Text
# # # #
Never implemented SMP on NuttX so we both learn here :D

Maybe _start is needed for other CPUs initialization.

What I found in the docs:

This wiki document https://cwiki.apache.org/confluence/display/NUTTX/SMP mentions SMP implementation pretty well:

CONFIG_SMP_IDLETHREAD_STACKSIZE - Each CPU will have its own IDLE task. System initialization occurs on CPU0 and uses CONFIG_IDLETHREAD_STACKSIZE. This setting provides the stack size for the IDLE task on CPUS 1 through (CONFIG_SMP_NCPUS-1).

Let's take a look at other architectures implementation :-)

  1. arch/arm64/fvp-v8r:
  1. arch/arm64/imx8:
  • does not have smp init in the boot.c
    void arm64_chip_boot(void)
# # # #
Data records
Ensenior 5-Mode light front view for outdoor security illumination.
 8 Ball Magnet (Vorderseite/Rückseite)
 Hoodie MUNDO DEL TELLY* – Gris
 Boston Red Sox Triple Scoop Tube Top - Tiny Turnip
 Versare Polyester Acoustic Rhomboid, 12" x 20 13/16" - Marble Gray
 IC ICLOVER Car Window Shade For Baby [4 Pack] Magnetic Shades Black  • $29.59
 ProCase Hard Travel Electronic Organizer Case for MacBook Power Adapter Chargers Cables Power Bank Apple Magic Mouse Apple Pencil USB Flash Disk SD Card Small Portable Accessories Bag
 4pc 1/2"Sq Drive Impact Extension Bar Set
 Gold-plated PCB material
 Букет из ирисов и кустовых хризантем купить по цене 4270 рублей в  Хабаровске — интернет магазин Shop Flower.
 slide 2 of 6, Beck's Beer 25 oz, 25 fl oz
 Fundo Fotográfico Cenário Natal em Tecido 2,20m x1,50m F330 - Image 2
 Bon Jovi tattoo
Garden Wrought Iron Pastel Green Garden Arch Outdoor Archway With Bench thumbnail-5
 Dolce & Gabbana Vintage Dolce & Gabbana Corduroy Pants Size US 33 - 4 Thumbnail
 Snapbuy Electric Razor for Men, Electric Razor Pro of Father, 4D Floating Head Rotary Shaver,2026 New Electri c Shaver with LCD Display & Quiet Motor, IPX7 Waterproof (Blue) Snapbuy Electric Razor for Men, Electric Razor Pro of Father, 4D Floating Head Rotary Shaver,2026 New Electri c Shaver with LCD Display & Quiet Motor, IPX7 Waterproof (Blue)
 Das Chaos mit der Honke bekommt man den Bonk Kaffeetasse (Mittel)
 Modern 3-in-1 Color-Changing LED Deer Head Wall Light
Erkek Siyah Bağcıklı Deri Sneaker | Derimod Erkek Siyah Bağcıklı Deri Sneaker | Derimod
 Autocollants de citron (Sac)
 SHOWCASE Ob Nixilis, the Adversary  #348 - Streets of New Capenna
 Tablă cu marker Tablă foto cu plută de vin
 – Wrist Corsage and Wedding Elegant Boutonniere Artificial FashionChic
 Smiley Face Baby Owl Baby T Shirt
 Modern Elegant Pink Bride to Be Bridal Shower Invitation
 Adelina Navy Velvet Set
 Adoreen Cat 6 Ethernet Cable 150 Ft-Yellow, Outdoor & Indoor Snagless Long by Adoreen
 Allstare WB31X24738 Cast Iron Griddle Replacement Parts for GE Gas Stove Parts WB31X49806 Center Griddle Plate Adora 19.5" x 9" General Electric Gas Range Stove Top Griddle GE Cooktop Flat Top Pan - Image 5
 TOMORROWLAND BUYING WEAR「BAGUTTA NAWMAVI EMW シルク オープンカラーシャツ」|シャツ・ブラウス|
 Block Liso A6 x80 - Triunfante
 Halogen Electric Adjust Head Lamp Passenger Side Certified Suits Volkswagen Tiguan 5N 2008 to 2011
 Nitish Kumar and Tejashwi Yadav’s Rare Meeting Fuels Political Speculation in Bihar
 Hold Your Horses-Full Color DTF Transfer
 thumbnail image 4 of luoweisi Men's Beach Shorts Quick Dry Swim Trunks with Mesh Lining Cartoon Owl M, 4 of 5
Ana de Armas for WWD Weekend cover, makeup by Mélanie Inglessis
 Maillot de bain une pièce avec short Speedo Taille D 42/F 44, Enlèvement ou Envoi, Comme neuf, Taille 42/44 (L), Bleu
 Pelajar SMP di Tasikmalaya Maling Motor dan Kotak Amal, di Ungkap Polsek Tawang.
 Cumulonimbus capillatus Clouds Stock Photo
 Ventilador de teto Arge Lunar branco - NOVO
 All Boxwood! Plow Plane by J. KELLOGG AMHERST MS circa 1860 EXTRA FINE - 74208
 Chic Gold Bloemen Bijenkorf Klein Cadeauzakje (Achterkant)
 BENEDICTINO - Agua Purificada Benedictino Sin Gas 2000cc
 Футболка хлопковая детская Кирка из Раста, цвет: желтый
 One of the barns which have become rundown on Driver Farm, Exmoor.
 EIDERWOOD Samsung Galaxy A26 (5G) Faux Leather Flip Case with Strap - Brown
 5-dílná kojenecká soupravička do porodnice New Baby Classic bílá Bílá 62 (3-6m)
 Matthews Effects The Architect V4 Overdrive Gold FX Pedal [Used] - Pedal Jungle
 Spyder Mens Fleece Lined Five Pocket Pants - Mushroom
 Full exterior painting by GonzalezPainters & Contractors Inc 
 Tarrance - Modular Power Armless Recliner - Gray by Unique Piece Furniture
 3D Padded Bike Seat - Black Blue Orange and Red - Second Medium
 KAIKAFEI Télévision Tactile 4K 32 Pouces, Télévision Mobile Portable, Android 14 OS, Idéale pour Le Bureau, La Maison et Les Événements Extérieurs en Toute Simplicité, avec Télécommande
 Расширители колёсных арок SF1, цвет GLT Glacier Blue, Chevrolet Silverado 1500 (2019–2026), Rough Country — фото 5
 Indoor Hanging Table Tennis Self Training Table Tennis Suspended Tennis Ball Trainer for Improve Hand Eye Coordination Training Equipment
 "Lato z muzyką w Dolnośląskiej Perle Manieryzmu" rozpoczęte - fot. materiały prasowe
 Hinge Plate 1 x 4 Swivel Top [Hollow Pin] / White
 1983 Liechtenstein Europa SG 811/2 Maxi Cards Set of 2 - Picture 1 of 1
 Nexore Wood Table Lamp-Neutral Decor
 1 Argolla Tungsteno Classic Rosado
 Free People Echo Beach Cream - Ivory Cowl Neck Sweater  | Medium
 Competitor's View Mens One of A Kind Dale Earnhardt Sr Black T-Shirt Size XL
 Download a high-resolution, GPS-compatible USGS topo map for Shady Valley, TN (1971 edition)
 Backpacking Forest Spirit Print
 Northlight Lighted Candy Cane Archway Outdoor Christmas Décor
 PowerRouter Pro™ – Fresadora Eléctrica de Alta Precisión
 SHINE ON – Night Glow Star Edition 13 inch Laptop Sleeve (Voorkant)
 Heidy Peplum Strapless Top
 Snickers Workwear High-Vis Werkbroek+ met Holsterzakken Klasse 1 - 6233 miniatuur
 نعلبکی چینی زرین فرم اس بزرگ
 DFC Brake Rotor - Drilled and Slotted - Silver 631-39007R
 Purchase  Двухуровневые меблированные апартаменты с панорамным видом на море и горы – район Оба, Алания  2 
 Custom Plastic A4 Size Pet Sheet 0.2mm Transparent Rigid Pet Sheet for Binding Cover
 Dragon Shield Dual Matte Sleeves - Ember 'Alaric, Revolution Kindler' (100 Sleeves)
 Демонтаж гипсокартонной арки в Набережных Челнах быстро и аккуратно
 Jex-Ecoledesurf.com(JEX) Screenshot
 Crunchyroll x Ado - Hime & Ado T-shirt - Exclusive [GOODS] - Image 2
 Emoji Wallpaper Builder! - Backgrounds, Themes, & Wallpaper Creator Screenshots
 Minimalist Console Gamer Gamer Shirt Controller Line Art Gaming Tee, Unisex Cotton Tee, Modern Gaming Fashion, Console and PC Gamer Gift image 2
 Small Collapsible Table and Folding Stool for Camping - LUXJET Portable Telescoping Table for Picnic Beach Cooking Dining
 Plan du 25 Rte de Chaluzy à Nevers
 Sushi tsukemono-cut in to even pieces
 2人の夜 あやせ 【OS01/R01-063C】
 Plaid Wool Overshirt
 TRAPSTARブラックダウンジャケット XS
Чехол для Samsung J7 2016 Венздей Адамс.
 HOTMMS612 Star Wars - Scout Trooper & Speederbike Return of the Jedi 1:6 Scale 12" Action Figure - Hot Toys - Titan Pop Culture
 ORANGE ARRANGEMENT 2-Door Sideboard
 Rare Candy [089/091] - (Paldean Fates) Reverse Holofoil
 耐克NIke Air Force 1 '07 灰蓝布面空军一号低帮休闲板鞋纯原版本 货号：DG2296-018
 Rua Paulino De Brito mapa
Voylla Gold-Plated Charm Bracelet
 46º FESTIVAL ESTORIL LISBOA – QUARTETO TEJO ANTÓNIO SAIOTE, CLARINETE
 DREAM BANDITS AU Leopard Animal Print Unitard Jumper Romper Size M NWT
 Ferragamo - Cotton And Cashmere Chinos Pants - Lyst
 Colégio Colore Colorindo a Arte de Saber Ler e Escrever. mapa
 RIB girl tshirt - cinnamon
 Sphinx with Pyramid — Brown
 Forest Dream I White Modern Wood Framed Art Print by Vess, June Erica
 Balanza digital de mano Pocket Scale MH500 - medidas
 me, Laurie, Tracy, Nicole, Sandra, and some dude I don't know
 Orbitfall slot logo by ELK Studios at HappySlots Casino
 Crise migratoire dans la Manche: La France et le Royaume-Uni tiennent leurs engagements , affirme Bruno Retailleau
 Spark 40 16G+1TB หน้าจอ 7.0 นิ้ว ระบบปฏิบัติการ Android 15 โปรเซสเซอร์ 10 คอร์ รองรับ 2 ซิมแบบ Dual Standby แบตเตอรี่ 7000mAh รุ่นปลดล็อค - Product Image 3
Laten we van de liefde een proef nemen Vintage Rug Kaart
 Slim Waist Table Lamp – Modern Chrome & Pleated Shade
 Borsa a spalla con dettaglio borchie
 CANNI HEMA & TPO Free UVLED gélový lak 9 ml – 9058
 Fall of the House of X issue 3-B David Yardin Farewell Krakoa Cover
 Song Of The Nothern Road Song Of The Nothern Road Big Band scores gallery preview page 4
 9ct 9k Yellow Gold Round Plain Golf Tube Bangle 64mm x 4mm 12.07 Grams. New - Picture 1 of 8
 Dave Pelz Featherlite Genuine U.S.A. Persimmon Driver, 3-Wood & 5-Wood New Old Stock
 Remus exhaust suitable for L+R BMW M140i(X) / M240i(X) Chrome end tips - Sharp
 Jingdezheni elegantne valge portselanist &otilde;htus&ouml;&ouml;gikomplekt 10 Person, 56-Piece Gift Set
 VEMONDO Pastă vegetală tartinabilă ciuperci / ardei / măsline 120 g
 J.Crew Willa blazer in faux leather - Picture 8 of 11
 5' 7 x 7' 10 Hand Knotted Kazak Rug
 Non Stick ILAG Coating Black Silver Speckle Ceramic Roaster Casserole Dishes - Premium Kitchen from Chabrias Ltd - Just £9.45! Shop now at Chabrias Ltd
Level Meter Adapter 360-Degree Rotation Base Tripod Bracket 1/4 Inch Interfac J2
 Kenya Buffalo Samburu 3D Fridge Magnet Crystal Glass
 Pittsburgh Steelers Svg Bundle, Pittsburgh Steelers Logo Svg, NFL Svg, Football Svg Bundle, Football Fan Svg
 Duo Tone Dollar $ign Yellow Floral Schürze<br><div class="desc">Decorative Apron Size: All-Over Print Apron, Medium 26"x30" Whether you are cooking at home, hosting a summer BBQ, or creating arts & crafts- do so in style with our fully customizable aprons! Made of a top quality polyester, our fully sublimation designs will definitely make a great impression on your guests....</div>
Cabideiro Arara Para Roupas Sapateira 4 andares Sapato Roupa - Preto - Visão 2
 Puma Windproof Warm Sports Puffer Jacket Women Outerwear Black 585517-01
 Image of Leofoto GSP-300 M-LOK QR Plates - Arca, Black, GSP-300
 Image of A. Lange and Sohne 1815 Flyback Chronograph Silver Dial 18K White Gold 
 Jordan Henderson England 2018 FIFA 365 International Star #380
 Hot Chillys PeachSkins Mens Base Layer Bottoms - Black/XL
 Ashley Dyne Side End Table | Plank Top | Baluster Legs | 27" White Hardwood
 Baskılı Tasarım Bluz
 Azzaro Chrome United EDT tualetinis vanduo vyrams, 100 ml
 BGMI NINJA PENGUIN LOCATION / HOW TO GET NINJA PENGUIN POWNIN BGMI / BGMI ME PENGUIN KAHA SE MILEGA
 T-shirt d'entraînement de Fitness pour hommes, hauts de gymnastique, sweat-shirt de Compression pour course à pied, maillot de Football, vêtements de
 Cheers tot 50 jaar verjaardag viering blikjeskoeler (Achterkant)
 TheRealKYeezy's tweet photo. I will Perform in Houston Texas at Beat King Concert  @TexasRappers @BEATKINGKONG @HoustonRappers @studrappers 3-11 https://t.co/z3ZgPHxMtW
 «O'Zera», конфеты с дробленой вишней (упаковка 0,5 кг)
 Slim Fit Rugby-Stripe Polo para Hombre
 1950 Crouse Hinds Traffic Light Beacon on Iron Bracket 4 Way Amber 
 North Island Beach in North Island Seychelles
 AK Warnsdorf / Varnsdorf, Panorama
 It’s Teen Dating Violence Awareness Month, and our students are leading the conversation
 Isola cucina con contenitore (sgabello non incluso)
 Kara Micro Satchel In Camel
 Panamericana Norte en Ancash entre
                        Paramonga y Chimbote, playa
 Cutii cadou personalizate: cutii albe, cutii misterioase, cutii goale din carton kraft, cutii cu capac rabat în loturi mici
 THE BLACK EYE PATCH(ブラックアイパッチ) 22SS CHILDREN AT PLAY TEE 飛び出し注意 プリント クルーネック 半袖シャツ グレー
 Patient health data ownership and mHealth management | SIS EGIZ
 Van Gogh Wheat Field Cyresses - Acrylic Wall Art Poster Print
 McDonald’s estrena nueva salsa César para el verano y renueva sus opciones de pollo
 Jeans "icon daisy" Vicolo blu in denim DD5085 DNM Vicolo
# # # #
Exercise details
From the forum post about SMP on NuttX, extract the passage starting with "This wiki document" and going on through "void arm64_chip_boot(void)", copying it word for word.

Answer
This wiki document https://cwiki.apache.org/confluence/display/NUTTX/SMP mentions SMP implementation pretty well:

CONFIG_SMP_IDLETHREAD_STACKSIZE - Each CPU will have its own IDLE task. System initialization occurs on CPU0 and uses CONFIG_IDLETHREAD_STACKSIZE. This setting provides the stack size for the IDLE task on CPUS 1 through (CONFIG_SMP_NCPUS-1).

Let's take a look at other architectures implementation :-)

  1. arch/arm64/fvp-v8r:
  1. arch/arm64/imx8:
  • does not have smp init in the boot.c
    void arm64_chip_boot(void)